For our trial, we decided that the best way to test the hypothesis of whether PARP inhibition can be used alone, without hormonal therapy, would be to go directly into a human trial-which, on the one hand may seem risky because the human data are limited, but we have also seen, anecdotally, in a number of patients, that responses can occur with PARP inhibitors without the use of hormonal therapy. This encouraged us to design this trial to more conclusively address this question. This will be the first data on PARP inhibitors without hormonal therapy in prostate cancer. 
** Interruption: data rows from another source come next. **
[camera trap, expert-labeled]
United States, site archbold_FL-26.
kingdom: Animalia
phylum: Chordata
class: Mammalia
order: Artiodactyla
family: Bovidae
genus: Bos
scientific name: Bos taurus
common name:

Cancer Network: That sounds like this makes this trial unique in the context of PARP inhibitor trials for prostate cancer. Is there anything else that makes this trial a unique prostate cancer trial?

Dr. Antonarakis: There are currently at least 15 clinical trials using various PARP inhibitors in advanced prostate cancer. The vast majority are focusing on men [who] have metastatic prostate cancer and specifically, those [who] have castration-resistant prostate cancer (refractory to hormones).

This trial is unique in the sense that we are looking for nonmetastatic patients, those [who] have a biochemical recurrence. We are attempting to treat patients with hormone-sensitive prostate cancer, but without hormone therapy. Also, the vast majority of PARP inhibitor trials in men with prostate cancer are currently requiring molecular selection based on the presence of a BRCA1, BRCA2, or ATM mutation, or a number of other gene mutations that are involved in the homologous repair pathway.

This trial is also unique because this is a molecularly unselected trial in which we allow patients to enroll and then retrospectively determine whether there is a particular molecular signature that is linked to a response or not.

We are also planning a second study called the TRIUMPH trial, and [it] will be even more unique and ambitious in that we are going one step further and testing a PARP inhibitor, in this case, rucaparib, in patients with metastatic hormone-sensitive prostate cancer. In TRIUMPH, patients will get rucaparib as a monotherapy without androgen deprivation. The only difference is that for this TRIUMPH study, patients need to have a germline (in other words, inherited), mutation in one of the homologous repair genes such as BRCA1, BRCA2  or ATM. The question for this trial is whether it is possible, in a patient with metastatic prostate cancer, [to] treat a subset of these patients without requiring androgen deprivation therapy at all.

If those study results show promise, that would be a bold new step in trying to define and discover nonhormonal therapies to treat, and hopefully cure, metastatic hormone sensitive prostate cancer. So, we are excited about both studies.